Required work
Please copy the logic talk-page discussion again, starting at "Some more sources[edit]" and ending at "good bibliography too.", with "list of references" in place of "bibliography".

Provided passage
There are several mentions of "tense logic", a phrase I had never heard before, that turns out to redirect to temporal logic, which I think is a more familiar name. It's a well-known topic with applications in computer science. Anyone object to changing the phrase? 66.127.52.47 (talk) 19:46, 15 March 2010 (UTC)[reply]

I went and changed it. 66.127.52.47 (talk) 07:36, 16 March 2010 (UTC)[reply]
It's a shame that tense and time are treated with the same sort of Kripke semantics, because they concern grammatically distinct (tense versus mode), and so even many professional logicians are blinded to the fact that sensitive treatment of natural-language inference must treat them differently. I'd prefer a short article on tense logic besides the current article on temoral logic. — Charles Stewart (talk) 10:17, 26 October 2010 (UTC)[reply]

handbook of the history of logic[edit]

The "Handbook of the History of Logic" is listed in the references section but not actually cited to anything in the article as far as I can tell. 66.127.52.47 (talk) 03:18, 16 March 2010 (UTC)[reply]

Some more sources[edit]

  • Peckhaus[2] I like this article, putatively about Leibniz but says quite a bit about historiography of logic. Seems to have a good bibliography too.

Raw records
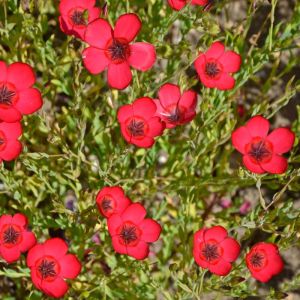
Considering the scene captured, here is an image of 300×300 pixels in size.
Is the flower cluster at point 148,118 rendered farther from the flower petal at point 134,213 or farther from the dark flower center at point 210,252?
the dark flower center at point 210,252

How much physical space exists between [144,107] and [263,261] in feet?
2.13

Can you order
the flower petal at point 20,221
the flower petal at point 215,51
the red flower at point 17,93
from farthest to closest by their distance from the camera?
the flower petal at point 215,51 < the flower petal at point 20,221 < the red flower at point 17,93

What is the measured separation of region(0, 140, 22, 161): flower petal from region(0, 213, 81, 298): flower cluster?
269 millimetres

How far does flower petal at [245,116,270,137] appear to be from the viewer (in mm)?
1873

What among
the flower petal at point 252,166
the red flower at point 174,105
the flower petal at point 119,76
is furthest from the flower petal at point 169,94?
the flower petal at point 252,166

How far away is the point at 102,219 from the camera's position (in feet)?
6.69

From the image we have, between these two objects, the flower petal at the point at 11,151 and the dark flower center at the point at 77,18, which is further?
the dark flower center at the point at 77,18

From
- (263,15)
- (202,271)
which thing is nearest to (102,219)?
(202,271)

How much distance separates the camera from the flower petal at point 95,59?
5.76 feet

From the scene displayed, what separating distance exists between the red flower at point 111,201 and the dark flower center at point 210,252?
30 cm

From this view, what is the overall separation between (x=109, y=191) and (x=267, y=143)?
1.90 ft

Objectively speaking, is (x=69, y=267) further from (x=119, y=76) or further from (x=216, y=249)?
(x=119, y=76)

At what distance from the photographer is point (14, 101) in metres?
1.71

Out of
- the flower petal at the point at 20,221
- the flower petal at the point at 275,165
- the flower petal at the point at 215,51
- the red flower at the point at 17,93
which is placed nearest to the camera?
the red flower at the point at 17,93
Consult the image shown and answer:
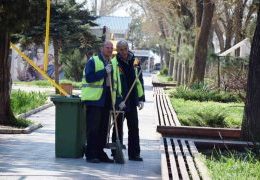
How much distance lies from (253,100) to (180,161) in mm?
3829

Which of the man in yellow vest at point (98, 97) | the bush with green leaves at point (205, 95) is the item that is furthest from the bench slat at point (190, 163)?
the bush with green leaves at point (205, 95)

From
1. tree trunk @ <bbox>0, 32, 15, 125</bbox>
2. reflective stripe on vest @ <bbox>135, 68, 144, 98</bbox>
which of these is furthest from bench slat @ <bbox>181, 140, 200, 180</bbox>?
tree trunk @ <bbox>0, 32, 15, 125</bbox>

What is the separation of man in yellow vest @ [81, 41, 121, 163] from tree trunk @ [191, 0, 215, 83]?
19922 mm

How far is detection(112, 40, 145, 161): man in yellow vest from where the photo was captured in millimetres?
10953

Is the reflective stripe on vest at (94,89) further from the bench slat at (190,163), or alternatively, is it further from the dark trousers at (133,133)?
the bench slat at (190,163)

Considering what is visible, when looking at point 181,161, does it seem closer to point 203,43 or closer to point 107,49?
point 107,49

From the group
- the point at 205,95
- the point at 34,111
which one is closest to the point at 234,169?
the point at 34,111

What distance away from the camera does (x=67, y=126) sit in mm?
10906

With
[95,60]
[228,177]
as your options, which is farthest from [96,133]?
[228,177]

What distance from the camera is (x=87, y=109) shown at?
10.8m

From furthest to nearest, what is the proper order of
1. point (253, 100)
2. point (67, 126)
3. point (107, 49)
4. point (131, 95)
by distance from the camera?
point (253, 100), point (131, 95), point (67, 126), point (107, 49)

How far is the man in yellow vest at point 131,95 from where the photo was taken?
35.9ft

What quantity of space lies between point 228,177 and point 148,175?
74.5 inches

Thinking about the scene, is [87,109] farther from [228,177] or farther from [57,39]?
[57,39]
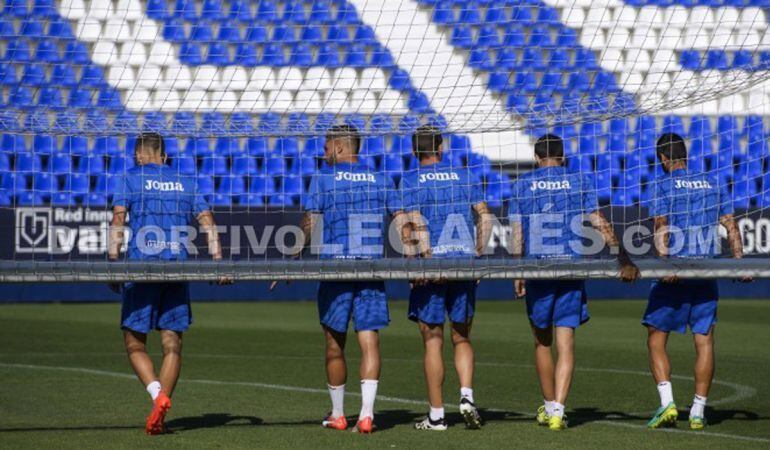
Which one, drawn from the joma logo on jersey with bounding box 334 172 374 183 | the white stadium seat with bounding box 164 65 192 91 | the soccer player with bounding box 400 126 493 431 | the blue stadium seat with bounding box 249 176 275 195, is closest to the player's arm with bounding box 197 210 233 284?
the joma logo on jersey with bounding box 334 172 374 183

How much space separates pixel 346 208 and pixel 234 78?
2288 mm

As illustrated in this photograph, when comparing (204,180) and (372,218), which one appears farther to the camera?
(204,180)

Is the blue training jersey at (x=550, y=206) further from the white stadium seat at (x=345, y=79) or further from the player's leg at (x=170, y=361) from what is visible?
the player's leg at (x=170, y=361)

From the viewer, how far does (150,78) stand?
34.2ft

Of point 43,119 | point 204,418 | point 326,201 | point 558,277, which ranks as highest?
point 43,119

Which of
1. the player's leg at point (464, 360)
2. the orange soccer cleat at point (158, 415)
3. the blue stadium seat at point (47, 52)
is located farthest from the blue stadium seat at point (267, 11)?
the orange soccer cleat at point (158, 415)

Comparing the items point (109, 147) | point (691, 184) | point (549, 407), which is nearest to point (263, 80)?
point (691, 184)

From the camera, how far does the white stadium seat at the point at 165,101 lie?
9.56 m

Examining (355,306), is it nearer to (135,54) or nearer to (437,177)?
(437,177)

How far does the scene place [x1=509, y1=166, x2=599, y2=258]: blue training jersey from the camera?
8.31 m

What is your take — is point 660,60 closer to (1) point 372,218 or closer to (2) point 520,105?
(2) point 520,105

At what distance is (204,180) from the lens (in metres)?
18.5

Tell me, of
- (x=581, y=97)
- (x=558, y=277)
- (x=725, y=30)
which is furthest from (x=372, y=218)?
(x=725, y=30)

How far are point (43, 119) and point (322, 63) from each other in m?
2.29
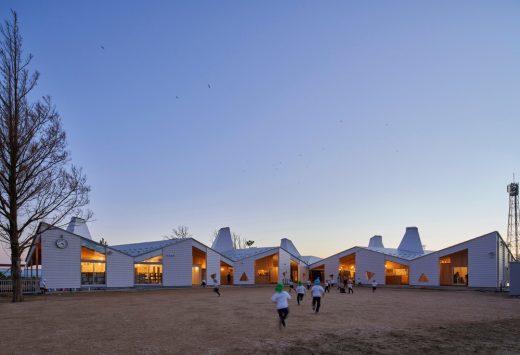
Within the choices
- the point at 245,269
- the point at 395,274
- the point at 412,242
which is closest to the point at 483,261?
the point at 395,274

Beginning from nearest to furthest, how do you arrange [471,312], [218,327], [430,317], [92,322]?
[218,327] < [92,322] < [430,317] < [471,312]

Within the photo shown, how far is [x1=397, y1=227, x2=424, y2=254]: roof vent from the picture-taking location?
57094mm

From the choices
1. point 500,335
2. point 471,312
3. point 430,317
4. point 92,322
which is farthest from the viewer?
point 471,312

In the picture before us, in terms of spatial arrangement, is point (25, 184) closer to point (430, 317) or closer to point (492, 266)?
point (430, 317)

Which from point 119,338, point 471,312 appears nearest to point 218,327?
point 119,338

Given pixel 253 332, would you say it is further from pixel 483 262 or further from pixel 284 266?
pixel 284 266

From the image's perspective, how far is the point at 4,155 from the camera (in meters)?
22.7

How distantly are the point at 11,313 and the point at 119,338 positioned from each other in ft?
28.6

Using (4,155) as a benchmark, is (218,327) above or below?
below

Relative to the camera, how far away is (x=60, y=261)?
108ft

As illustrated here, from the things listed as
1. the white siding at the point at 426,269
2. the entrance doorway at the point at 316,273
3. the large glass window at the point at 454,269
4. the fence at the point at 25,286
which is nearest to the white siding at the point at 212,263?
the entrance doorway at the point at 316,273

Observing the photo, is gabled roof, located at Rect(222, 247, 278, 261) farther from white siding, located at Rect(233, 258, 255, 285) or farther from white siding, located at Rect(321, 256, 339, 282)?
white siding, located at Rect(321, 256, 339, 282)

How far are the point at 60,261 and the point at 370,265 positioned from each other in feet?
106

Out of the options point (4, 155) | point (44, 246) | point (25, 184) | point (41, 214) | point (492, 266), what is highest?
point (4, 155)
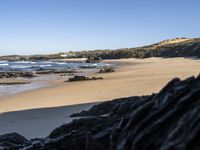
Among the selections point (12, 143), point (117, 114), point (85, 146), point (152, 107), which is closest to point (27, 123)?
point (12, 143)

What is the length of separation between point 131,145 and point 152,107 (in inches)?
27.5

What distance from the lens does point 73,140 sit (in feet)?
20.8

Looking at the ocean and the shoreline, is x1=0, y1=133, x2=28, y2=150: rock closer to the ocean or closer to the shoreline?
the shoreline

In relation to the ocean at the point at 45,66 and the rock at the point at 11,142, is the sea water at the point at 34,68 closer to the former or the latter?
the ocean at the point at 45,66

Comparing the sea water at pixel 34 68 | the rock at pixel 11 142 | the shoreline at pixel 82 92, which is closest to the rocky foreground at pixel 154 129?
the rock at pixel 11 142

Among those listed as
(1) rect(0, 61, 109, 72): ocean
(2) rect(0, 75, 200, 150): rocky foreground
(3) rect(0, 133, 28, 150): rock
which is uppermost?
(2) rect(0, 75, 200, 150): rocky foreground

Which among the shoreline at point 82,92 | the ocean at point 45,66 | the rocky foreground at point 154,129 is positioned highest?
the rocky foreground at point 154,129

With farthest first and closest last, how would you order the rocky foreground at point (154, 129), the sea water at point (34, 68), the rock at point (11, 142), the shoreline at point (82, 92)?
1. the sea water at point (34, 68)
2. the shoreline at point (82, 92)
3. the rock at point (11, 142)
4. the rocky foreground at point (154, 129)

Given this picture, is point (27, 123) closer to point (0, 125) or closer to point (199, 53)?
point (0, 125)

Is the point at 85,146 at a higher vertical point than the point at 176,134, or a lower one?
lower

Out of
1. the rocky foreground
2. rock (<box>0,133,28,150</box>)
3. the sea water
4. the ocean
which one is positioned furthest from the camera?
the ocean

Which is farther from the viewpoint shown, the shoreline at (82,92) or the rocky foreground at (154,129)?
the shoreline at (82,92)

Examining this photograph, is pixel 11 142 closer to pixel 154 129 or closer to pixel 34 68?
pixel 154 129

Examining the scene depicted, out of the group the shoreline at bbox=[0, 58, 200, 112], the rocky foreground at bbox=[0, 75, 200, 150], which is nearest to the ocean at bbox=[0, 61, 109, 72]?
the shoreline at bbox=[0, 58, 200, 112]
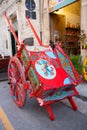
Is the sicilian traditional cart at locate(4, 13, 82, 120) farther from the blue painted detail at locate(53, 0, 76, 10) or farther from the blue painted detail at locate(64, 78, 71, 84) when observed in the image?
the blue painted detail at locate(53, 0, 76, 10)

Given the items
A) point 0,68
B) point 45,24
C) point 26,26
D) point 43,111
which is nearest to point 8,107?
point 43,111

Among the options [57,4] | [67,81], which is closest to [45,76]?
[67,81]

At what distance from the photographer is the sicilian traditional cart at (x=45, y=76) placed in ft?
8.65

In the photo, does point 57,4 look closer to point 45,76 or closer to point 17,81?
point 17,81

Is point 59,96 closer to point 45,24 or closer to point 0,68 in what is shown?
point 0,68

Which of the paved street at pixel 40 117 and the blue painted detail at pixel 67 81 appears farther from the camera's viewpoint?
the blue painted detail at pixel 67 81

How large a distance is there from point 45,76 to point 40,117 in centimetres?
79

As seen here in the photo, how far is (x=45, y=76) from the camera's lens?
8.92 ft

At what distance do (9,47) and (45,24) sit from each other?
5313mm

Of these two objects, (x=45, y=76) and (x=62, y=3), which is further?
(x=62, y=3)

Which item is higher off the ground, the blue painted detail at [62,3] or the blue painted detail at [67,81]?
the blue painted detail at [62,3]

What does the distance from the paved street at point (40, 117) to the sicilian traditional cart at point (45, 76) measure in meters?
0.15

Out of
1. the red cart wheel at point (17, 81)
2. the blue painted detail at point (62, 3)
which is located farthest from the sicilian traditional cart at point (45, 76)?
the blue painted detail at point (62, 3)

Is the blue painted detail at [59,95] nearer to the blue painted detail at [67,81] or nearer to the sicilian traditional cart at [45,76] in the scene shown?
the sicilian traditional cart at [45,76]
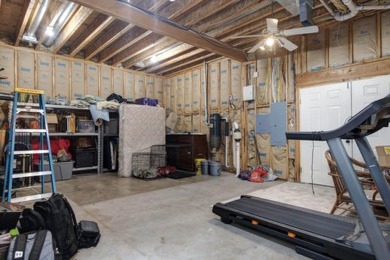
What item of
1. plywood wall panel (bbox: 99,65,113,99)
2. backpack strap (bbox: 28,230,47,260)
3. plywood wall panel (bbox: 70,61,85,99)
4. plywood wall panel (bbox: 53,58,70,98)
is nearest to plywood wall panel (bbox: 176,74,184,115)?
plywood wall panel (bbox: 99,65,113,99)

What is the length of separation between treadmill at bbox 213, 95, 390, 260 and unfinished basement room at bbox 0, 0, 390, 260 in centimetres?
1

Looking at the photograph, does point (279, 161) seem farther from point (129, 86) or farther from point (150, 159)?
point (129, 86)

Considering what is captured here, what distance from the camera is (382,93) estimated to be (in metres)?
3.97

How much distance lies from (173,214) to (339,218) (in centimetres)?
189

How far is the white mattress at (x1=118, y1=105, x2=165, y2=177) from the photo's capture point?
5684 millimetres

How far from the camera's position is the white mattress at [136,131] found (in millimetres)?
5684

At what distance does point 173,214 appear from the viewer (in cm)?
302

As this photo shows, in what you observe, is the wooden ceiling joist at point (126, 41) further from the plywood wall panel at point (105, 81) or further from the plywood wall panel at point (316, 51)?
the plywood wall panel at point (316, 51)

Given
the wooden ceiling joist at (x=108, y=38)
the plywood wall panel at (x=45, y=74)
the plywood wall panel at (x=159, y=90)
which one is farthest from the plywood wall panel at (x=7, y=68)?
the plywood wall panel at (x=159, y=90)

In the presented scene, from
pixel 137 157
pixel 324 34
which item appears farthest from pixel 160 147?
pixel 324 34

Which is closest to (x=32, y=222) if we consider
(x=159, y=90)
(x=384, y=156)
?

Expected answer
Some more sources[edit]

  • Peckhaus[2] I like this article, putatively about Leibniz but says quite a bit about historiography of logic. Seems to have a good list of references too.